Text extract:
Brussels Airport and Metro Explosions: Suicide Attacker Suspected

Source: NBC News

March 22, 2016

Brussels went into lockdown on Tuesday after a series of explosions rocked the city's airport and subway, leaving at least 26 dead in what appeared to be a coordinated attack.

Officials raised the terror threat level, shut down all public transport in the city and advised locals to stay indoors after the blasts, which also wounded dozens.

Belgium's federal prosecutor said one of two explosions at the airport was likely caused by a suicide bomber and that all three blasts were acts of terrorism.

Prime Minister Charles Michel called Tuesday a "dark moment for our country" and world leaders swiftly pledged solidarity with Belgium.

The attacks followed a flurry of counterterrorism activity in Brussels and a raid Friday that captured Europe's most wanted man — Salah Abdeslam — in connection with the Paris terror attacks.

Authorities confirmed an explosion at Maalbeck metro station killed at least 15 people and injured 55 others. The country's ministry of health confirmed that at least 11 people had been killed at the airport.

The first blast hit the airport's departures hall at around 8 a.m. local time (3 a.m. ET) and was quickly followed by a second explosion, sending passengers fleeing.

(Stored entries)

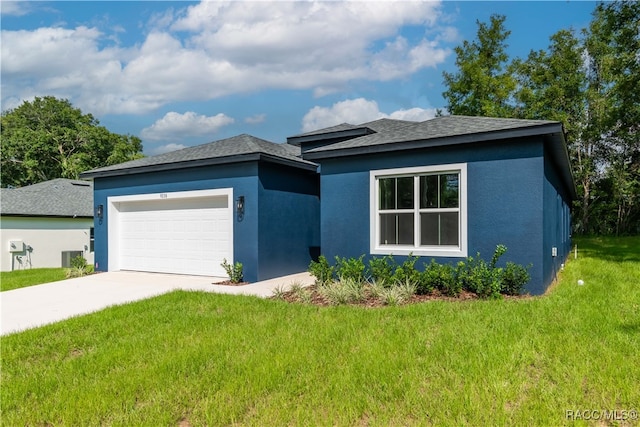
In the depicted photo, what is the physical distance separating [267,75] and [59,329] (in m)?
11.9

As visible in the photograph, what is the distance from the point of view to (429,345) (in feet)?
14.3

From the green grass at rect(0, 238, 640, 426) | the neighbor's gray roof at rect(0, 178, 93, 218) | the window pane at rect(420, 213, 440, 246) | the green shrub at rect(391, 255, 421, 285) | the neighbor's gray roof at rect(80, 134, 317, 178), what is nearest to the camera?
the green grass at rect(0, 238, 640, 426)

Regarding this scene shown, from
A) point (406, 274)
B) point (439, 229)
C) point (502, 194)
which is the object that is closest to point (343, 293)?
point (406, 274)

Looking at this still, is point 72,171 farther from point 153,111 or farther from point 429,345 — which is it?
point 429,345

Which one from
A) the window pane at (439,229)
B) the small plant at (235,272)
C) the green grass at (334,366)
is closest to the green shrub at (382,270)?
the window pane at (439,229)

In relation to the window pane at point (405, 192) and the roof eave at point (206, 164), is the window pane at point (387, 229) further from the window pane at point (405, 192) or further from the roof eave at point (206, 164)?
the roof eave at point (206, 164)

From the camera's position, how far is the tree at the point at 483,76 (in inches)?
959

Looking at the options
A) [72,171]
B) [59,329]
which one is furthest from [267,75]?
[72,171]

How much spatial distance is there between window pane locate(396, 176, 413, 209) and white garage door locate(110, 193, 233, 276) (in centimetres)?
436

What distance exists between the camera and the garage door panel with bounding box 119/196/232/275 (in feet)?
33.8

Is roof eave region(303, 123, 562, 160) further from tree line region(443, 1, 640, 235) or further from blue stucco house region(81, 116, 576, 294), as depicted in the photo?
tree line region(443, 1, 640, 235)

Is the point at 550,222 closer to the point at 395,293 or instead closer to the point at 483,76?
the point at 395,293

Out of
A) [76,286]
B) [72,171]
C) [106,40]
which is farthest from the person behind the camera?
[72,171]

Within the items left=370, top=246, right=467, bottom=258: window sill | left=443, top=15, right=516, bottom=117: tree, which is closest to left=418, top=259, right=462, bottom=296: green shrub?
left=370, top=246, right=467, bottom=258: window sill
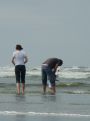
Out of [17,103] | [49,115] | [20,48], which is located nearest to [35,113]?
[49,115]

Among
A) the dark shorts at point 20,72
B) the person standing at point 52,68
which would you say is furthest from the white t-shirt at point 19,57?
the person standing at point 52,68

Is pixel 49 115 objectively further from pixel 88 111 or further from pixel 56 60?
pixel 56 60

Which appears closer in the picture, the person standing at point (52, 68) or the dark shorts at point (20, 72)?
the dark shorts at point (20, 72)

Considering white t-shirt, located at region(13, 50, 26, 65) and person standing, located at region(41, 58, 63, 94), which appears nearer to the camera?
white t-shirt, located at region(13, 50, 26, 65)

Work to complete:
• A. Translate this sentence from the article on the Brussels explosions into Spanish: "Officials raised the terror threat level, shut down all public transport in the city and advised locals to stay indoors after the blasts, which also wounded dozens."
• B. Reproduce the part of the article on the Brussels explosions that opens with the words containing "Belgium's federal prosecutor" and closes with "at the airport.".
This material has no connection to the article on the Brussels explosions.

Answers to the tasks:
• A. Las autoridades elevaron el nivel de alerta terrorista, suspendieron todo el transporte público de la ciudad y aconsejaron a los residentes que permanecieran bajo techo tras las explosiones, que también dejaron decenas de heridos.

• B.
Belgium's federal prosecutor said one of two explosions at the airport was likely caused by a suicide bomber and that all three blasts were acts of terrorism.

Prime Minister Charles Michel called Tuesday a "dark moment for our country" and world leaders swiftly pledged solidarity with Belgium.

The attacks followed a flurry of counterterrorism activity in Brussels and a raid Friday that captured Europe's most wanted man — Salah Abdeslam — in connection with the Paris terror attacks.

Authorities confirmed an explosion at Maalbeck metro station killed at least 15 people and injured 55 others. The country's ministry of health confirmed that at least 11 people had been killed at the airport.